(TASK DATA)
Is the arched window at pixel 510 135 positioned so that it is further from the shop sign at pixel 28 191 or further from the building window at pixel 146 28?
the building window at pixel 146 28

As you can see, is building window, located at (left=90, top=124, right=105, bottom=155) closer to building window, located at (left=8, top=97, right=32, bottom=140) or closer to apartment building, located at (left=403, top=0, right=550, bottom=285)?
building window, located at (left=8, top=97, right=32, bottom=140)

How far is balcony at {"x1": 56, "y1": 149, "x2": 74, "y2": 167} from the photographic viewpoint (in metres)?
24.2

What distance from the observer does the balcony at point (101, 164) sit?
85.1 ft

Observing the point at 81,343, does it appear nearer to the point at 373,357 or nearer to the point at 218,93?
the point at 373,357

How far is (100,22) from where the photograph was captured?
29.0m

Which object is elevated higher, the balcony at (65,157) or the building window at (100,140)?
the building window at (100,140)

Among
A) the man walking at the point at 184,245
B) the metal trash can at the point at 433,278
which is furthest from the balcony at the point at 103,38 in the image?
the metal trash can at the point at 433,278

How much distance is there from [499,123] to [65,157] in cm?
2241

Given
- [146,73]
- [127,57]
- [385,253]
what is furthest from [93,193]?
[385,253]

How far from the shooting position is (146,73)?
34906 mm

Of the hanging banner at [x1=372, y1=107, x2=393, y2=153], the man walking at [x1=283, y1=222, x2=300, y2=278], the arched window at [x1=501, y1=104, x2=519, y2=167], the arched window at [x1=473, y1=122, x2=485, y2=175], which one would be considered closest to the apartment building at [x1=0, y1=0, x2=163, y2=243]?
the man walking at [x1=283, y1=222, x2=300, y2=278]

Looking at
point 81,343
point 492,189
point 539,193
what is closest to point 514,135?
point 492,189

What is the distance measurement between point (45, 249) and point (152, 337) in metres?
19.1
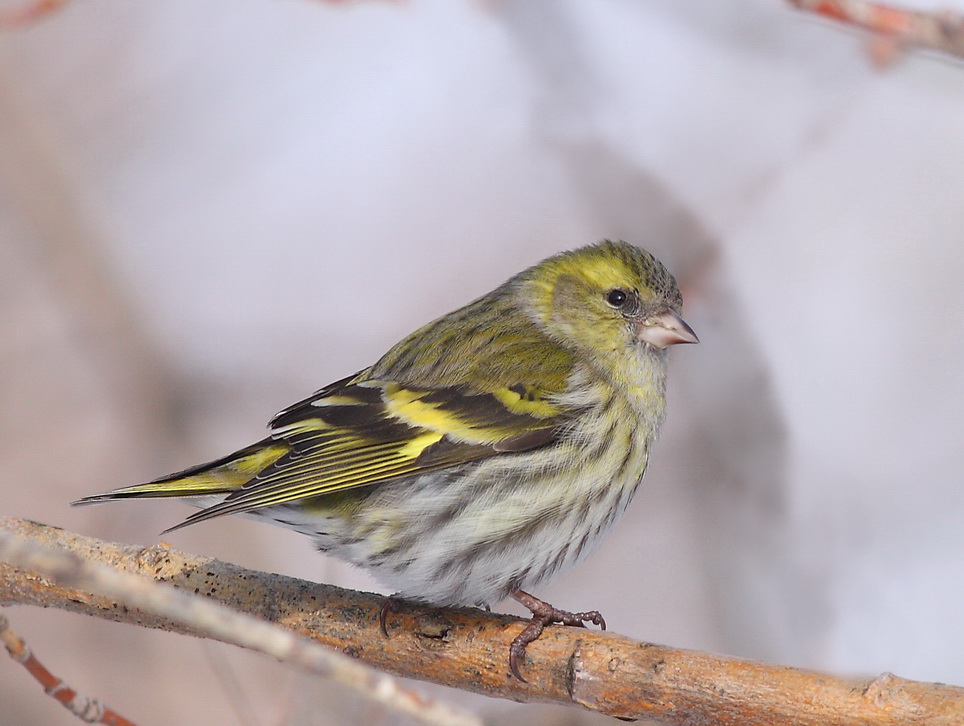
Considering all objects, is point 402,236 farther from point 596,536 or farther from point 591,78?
point 596,536

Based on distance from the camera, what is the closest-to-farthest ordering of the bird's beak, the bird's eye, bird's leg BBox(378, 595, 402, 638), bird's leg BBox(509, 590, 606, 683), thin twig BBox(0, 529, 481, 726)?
thin twig BBox(0, 529, 481, 726) → bird's leg BBox(509, 590, 606, 683) → bird's leg BBox(378, 595, 402, 638) → the bird's beak → the bird's eye

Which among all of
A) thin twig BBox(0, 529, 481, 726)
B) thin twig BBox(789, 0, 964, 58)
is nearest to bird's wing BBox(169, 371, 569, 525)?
thin twig BBox(0, 529, 481, 726)

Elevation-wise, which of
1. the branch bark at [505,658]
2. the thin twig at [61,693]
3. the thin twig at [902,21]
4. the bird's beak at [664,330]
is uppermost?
the bird's beak at [664,330]

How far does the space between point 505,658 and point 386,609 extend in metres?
0.36

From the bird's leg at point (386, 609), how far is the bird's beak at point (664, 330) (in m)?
1.14

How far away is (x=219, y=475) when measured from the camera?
9.49 ft

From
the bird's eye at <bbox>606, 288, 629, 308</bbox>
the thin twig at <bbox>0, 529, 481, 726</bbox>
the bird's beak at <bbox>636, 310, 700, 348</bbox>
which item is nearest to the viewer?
the thin twig at <bbox>0, 529, 481, 726</bbox>

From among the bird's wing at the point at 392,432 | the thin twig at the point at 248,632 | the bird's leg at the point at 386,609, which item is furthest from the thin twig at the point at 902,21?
the bird's leg at the point at 386,609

(TASK STATEMENT) Write out the material above once more, exactly as it reads, with no pictures.

(PROBLEM SOLUTION)
Is the arched window at pixel 510 135 positioned so that it is further from the shop sign at pixel 28 191 or further from the building window at pixel 146 28?
the building window at pixel 146 28

As you can see, is building window, located at (left=90, top=124, right=105, bottom=155) closer to building window, located at (left=8, top=97, right=32, bottom=140) or closer to apartment building, located at (left=403, top=0, right=550, bottom=285)?
building window, located at (left=8, top=97, right=32, bottom=140)

How far is balcony at {"x1": 56, "y1": 149, "x2": 74, "y2": 167} from the photographic viewpoint (in metres)?
24.2

What distance from the observer does the balcony at point (101, 164) sit?
85.1 ft

Observing the point at 81,343, does it appear nearer to the point at 373,357 or nearer to the point at 218,93?
the point at 373,357

How far is (100,22) from where the photograph was captured?
29.0m

Which object is elevated higher, the balcony at (65,157) or the building window at (100,140)?
the building window at (100,140)

Among
A) the man walking at the point at 184,245
B) the metal trash can at the point at 433,278
which is furthest from the balcony at the point at 103,38 in the image?
the metal trash can at the point at 433,278

How much distance is there from [499,123] to [65,157] in cm?
2241

Given
- [146,73]
- [127,57]
- [385,253]
what is furthest from [93,193]?
[385,253]

How far from the shooting position is (146,73)?
34906 mm

Of the hanging banner at [x1=372, y1=107, x2=393, y2=153], the man walking at [x1=283, y1=222, x2=300, y2=278], the arched window at [x1=501, y1=104, x2=519, y2=167], the arched window at [x1=473, y1=122, x2=485, y2=175], which one would be considered closest to the apartment building at [x1=0, y1=0, x2=163, y2=243]?
the man walking at [x1=283, y1=222, x2=300, y2=278]

Looking at
point 81,343
point 492,189
point 539,193
what is closest to point 514,135?
point 492,189

What is the distance measurement between point (45, 249) and point (152, 337) in metres?
19.1
Considering all objects, is point 402,236 farther from point 596,536 or farther from point 591,78?
point 596,536

Based on distance from the camera, what is the closest-to-farthest ordering of the bird's beak, the bird's eye, bird's leg BBox(378, 595, 402, 638), bird's leg BBox(509, 590, 606, 683), thin twig BBox(0, 529, 481, 726)?
thin twig BBox(0, 529, 481, 726) → bird's leg BBox(509, 590, 606, 683) → bird's leg BBox(378, 595, 402, 638) → the bird's beak → the bird's eye

Which among all of
A) thin twig BBox(0, 529, 481, 726)
B) thin twig BBox(789, 0, 964, 58)
is nearest to bird's wing BBox(169, 371, 569, 525)?
thin twig BBox(0, 529, 481, 726)

Elevation-wise, which of
1. the branch bark at [505,658]
2. the thin twig at [61,693]
3. the thin twig at [902,21]
4. the bird's beak at [664,330]
is uppermost?
the bird's beak at [664,330]

How far does the space between point 505,658 and point 386,609 extend in metres?
0.36

From the bird's leg at point (386, 609), how far is the bird's beak at point (664, 330) (in m)?
1.14

How far away is (x=219, y=475) when measured from the camera?
9.49 ft

From
the bird's eye at <bbox>606, 288, 629, 308</bbox>
the thin twig at <bbox>0, 529, 481, 726</bbox>
the bird's beak at <bbox>636, 310, 700, 348</bbox>
which item is nearest to the viewer?
the thin twig at <bbox>0, 529, 481, 726</bbox>

From among the bird's wing at the point at 392,432 | the thin twig at the point at 248,632 | the bird's leg at the point at 386,609, which item is furthest from the thin twig at the point at 902,21?
the bird's leg at the point at 386,609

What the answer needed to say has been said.